Friday afternoon, Sandra Deal, wife of Gov. Nathan Deal, presented the center with 43 ink-and-paper children’s books.
“I thought of all the places that might need books, and what more than a brand new library,” she said. “I knew this is a technical center, but I felt like there’s nothing like a book in your hands, and turning the pages and looking at the pictures and really enjoying that book,” Deal said.
“And of course I’m a little bit prejudiced,” the Gainesville native confessed. “It’s my home area.”
The gift was presented by Deal, but furnished by the College of Education at Georgia State University.
Angela Turk, spokeswoman for the College of Education, said it meant a lot for one of the faces of the state’s literacy initiative to make the ceremonial donation.
“She comes from a long line of education, so it’s really true to her heart,” Turk said. “Focusing on early childhood literacy is really key to the Read Across Georgia initiative.”
Early childhood education professor Susan Easterbrooks stressed the importance of print, especially for young children.
“Having books here in this facility just gets them up to the point where they can use that technology,” Easterbrooks said. “You can’t learn to use the new technology if you don’t have print literacy.”
Deal added that she hopes increased focus on reading not only fosters learning, but creative innovation from the state.
“We need good Georgia writers and good Georgia illustrators. We have talent here in Georgia,” Deal said.
Deal had come straight from Wauka Mountain Elementary School, where she read “Who I’d Like To Be,” a personal favorite and one of the 43 books being donated; the college faculty selected the books, and Deal approved them, Turk said.
Deal stressed the regional need for library resources.
“We are a rural area, but these children need library books and early education just like any other place,” she said. “Hopefully this will be a magnet to these children to come down here and read these books.”
The ceremony was a reunion of sorts for many of those present: Deal taught Hall County Commissioner Billy Powell’s child in sixth grade, and Wauka Elementary School teacher Kathy Gailey taught Deal’s son in elementary school.
Deal said she’s grateful to have had teachers who stressed reading to her once-reluctant son.

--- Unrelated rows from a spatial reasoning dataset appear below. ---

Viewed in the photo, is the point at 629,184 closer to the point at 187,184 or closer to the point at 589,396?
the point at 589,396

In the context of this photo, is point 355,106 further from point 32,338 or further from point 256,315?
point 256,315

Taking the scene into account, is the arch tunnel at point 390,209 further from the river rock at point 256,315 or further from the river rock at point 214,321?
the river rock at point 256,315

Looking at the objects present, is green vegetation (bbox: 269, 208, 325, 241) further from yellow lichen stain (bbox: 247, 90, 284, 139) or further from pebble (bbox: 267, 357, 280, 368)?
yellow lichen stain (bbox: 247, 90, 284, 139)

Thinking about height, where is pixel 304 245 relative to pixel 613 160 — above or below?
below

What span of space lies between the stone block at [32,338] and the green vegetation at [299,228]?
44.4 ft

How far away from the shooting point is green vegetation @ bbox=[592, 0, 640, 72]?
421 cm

“I remember when Ms. Kathy Gailey tried to get Jason, my son, to read The Hobbit when he was in sixth grade at Wauka Mountain. And she said, ‘You need to diversify, you need to read something else,’ so she recommended he read The Hobbit,” she recounted.

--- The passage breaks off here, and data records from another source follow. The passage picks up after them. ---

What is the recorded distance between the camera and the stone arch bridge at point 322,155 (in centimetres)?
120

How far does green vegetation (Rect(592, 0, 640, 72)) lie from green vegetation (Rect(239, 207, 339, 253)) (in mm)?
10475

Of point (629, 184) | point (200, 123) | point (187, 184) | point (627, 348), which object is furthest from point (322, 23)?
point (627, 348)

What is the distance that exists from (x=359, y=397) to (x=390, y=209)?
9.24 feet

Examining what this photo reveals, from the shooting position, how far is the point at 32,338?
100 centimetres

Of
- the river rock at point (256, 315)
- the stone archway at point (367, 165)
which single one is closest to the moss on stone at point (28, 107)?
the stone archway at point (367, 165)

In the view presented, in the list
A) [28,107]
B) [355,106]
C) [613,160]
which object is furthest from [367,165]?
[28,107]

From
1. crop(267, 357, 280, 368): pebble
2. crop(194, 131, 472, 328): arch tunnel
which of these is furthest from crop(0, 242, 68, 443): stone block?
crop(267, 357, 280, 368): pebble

In that same sense, she said, “it’s important for libraries to carry a variety of books” in order to expand the mind’s horizon.

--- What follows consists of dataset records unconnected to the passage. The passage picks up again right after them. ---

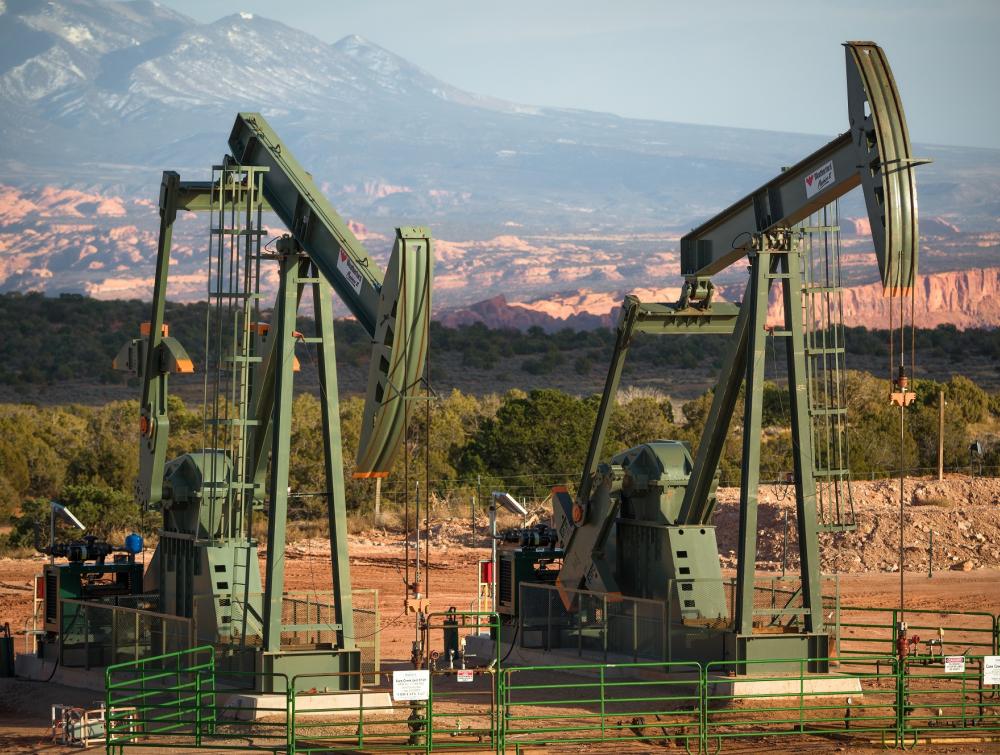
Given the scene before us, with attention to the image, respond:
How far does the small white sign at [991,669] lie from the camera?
61.9ft

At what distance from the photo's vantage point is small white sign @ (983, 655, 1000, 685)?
1888 centimetres

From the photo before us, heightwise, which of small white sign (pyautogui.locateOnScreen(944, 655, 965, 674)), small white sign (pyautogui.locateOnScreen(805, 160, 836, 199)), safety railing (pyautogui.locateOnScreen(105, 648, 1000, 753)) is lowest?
safety railing (pyautogui.locateOnScreen(105, 648, 1000, 753))

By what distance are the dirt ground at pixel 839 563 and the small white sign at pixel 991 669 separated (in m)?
8.79

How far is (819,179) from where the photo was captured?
19969 mm

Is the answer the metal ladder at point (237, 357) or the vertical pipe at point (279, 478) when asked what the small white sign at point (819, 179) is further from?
the metal ladder at point (237, 357)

Deal bemoaned the state’s budget shortfalls.
“We do think the libraries are important, and I’m sorry that the finances are such in the state that we can’t shower you with more money because we know you do a good job,” she said.
Easterbrooks’ ended the ceremony with a simple message: Read a book. And on a damp day, Deal bemoaned not having time to indulge in just that.
“I wish I could curl up with one,” she said with a smile.
But another type of book business would occupy her afternoon. After the ceremony, she headed back to Atlanta to meet with librarians from across the state who had volunteered to research and catalog the books at the Governor’s Mansion.
Growing up, Deal said, she was an avid reader.
“I was one of the kids who would pull the covers up and use the flashlight, or read by the crack in the door, if mama took the flashlight,” she said.